Derrière la magie de cette réapparition, il y a bien une série d'outils éprouvés, et la démonstration, si besoin était, de l'importance du métier de conservateur, de ces compétences qui peuvent parfois paraître bien spécialisées, mais qui s'avèrent essentielles non seulement à la connaissance de l'art et de son histoire et à sa diffusion auprès des publics, mais même à l'intégrité de nos collections nationales.

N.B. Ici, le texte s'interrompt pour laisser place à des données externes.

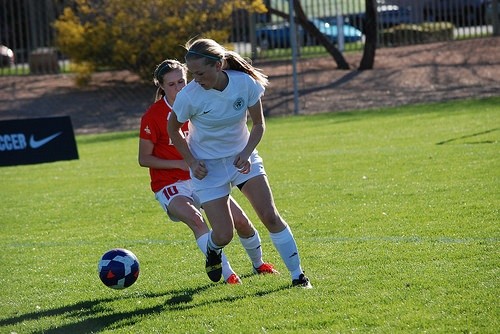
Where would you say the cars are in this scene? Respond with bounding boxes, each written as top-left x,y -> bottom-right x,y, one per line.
257,11 -> 362,51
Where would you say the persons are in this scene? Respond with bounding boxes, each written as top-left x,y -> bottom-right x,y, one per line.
167,38 -> 311,288
138,60 -> 278,282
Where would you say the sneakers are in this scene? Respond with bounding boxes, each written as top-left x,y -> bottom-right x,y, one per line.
291,272 -> 312,289
205,235 -> 224,281
252,262 -> 280,275
226,274 -> 242,283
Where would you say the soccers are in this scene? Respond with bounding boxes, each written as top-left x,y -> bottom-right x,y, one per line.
98,248 -> 140,289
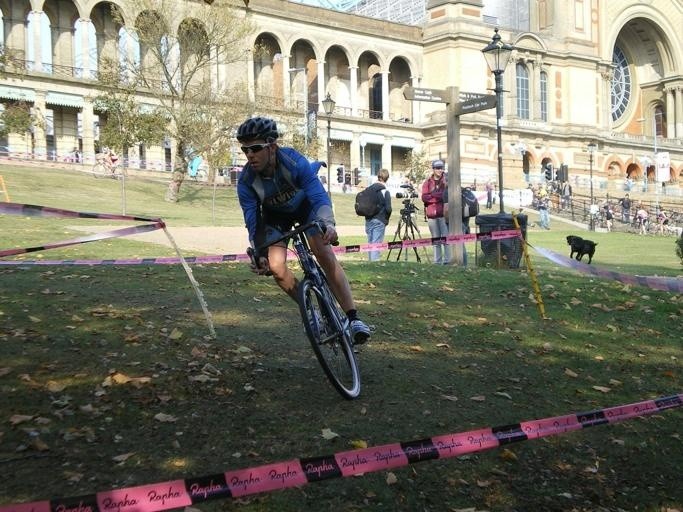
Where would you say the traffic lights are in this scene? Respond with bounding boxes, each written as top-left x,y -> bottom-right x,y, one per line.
555,170 -> 561,181
545,163 -> 554,182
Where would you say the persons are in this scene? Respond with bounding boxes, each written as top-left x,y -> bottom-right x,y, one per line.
441,169 -> 470,267
71,146 -> 80,163
362,168 -> 392,260
526,179 -> 674,237
485,178 -> 495,210
97,146 -> 120,175
420,159 -> 453,268
232,115 -> 368,347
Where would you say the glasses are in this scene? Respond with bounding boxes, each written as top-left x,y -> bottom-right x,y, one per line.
240,144 -> 270,152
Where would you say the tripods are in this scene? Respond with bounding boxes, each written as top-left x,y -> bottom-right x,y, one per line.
387,199 -> 432,263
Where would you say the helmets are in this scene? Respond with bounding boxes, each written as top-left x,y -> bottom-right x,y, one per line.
237,117 -> 278,140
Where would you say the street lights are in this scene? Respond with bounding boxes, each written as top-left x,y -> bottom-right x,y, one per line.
322,92 -> 336,200
587,143 -> 596,231
475,28 -> 528,270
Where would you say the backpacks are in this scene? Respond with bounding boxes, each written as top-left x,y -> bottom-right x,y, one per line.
462,187 -> 479,218
355,185 -> 385,216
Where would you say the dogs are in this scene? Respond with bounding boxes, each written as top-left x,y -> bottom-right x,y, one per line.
565,234 -> 597,264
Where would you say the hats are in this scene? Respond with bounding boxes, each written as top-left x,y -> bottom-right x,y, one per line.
432,160 -> 444,168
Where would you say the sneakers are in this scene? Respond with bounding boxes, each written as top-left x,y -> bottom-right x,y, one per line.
349,320 -> 370,342
303,309 -> 320,333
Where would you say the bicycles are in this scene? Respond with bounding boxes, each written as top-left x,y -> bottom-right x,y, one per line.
247,218 -> 367,400
93,153 -> 126,180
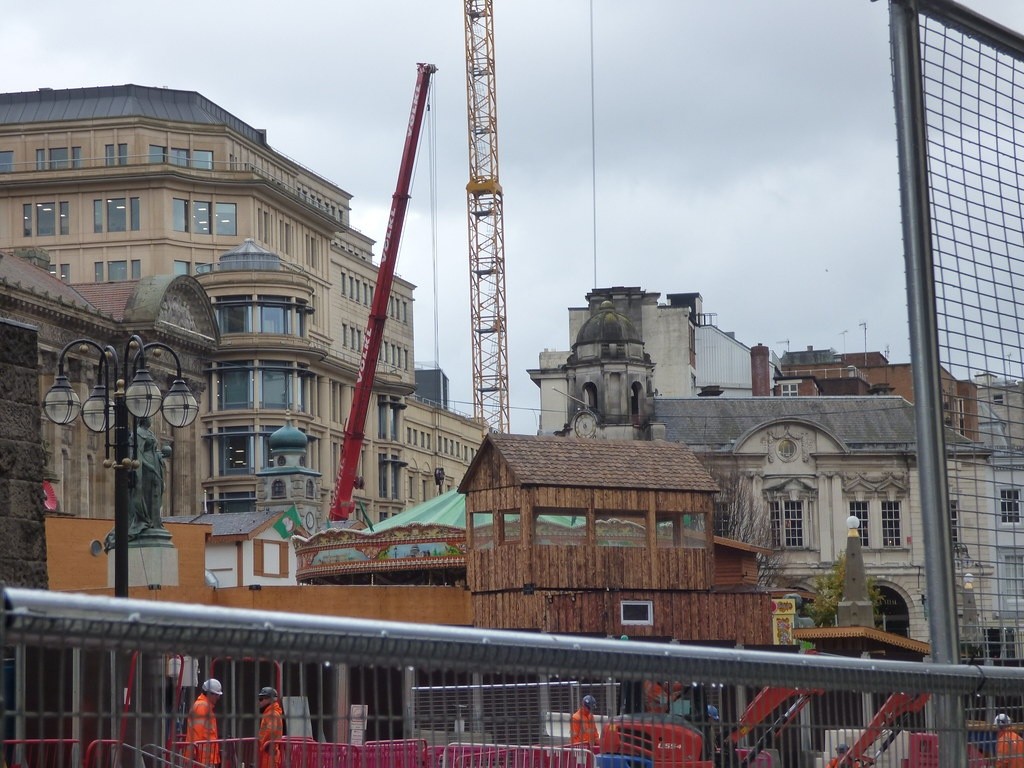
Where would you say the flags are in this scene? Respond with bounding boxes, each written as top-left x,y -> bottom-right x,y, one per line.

Je pense aux inventaires composés avec une méticulosité remarquable par les experts, tel Raoul LEHUARD, et qui constituent des instruments indispensables pour les musées comme pour les collectionneurs qui jouent un rôle si important dans l'enrichissement des collections, en particulier dans le domaine des arts premiers. Je pense aussi à Internet, qui démultiplie aujourd'hui les possibilités de recouper les informations et donc de retrouver les oeuvres.
J'y ajoute la concertation étroite entre les services du Ministère de la Culture et de la Communication, de l'Intérieur, de la Justice, d'Interpol lorsque cela est nécessaire, autant de coopérations qui garantissent la sûreté de ce bien commun à tous et à chacun que constituent nos collections publiques, dont la propriété demeure inaliénable et imprescriptible.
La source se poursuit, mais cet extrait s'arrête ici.